The Liebowitz Social Anxiety Scale (LSAS) was developed to help inform and support pharmacologic strategies for a clinically diagnosed condition, rather than a mood disorder. While early-generation psychiatric treatments such as selective serotonin or serontonin and norepinephrine reuptake inhibitors (SSRIs, SNRIs) and cognitive behavioral therapy (CBT) were available as treatments for patients as recently as the 1980s, little came for patients with SAD afterward.
“That’s kind of where the field froze, for the last 10 – 15 years,” Liebowitz said. Available SSRIs and SSNRIs are beneficial but may take 8 weeks to work, with dosage requirements sometimes higher than they are for depression. CBT is “rigorous for addressing anxiety,” Liebowitz explained, as it continually introduces stressors during care. Beta blockers, anecdotally, may benefit anxiety-inducing situations. But none are wholly beneficial for the specific parameters for SAD.
Liebowitz and colleagues began working with Ferring in the mid-2000s to consider a rapid-acting nasal spray agent that may benefit psychiatric illnesses. Liebowitz was the one who recommended its possible use for SAD.

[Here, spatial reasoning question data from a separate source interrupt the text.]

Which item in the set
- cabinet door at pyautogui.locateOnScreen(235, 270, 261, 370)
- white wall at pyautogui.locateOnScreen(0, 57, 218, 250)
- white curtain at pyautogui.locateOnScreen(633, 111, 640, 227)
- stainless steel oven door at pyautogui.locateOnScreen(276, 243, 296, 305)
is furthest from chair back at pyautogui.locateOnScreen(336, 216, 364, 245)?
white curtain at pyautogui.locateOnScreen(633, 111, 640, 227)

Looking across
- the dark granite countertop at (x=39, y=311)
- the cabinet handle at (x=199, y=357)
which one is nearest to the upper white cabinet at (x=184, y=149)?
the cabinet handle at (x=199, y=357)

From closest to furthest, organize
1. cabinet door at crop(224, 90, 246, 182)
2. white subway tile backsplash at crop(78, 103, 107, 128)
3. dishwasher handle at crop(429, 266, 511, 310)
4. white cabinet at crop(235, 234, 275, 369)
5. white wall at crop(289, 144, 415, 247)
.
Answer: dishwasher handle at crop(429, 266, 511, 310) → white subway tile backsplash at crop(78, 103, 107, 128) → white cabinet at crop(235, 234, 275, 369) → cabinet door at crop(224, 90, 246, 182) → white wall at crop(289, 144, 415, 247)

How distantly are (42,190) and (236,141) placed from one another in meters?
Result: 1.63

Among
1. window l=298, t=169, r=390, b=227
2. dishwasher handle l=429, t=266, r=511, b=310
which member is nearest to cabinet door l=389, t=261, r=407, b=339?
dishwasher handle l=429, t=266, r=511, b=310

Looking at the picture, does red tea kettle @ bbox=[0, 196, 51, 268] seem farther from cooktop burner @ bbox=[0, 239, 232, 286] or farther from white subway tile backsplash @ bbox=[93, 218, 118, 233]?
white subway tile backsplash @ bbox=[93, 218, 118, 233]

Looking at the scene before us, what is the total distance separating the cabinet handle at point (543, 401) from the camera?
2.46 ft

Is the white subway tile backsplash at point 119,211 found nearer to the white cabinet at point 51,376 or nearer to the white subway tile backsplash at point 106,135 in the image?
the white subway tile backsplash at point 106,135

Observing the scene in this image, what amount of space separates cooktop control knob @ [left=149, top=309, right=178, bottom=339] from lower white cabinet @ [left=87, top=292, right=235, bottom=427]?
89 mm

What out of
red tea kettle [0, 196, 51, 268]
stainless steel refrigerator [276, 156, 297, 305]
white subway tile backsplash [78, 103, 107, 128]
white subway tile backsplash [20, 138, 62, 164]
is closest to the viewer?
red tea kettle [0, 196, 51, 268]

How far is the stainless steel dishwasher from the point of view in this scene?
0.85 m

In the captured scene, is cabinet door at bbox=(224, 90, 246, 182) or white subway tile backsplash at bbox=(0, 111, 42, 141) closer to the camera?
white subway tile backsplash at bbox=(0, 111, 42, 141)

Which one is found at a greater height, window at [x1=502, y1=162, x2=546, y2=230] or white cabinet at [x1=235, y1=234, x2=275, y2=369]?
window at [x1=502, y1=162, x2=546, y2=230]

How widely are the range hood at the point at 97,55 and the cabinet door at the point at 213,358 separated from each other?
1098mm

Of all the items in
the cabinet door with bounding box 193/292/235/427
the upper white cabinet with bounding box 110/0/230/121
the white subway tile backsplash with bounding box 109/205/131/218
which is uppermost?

At phase 2, fasedienol was assessed in 2 study settings: a staged public speaking event and a real-world crossover assessment in patients undergoing socially- or performance-challenging events. Both showed significant benefit, Liebowitz explains, as treatment was associated with as significant benefit on LAS improvement in 2 weeks as had been observed over 12 weeks with SSRIs. Ferring then partnered with Vistagen for late-stage assessments.
“We’ve really replicated the phase 2 results,” Liebowitz said. “There’s been a lower placebo response rate than we had in phase 2, and a lower overall drug response rate, but still twice the magnitude and a lot of clinical significance. And that’s going to be a huge help in finishing up the phase 3 program to see if we can get this drug on the market for patients to use.”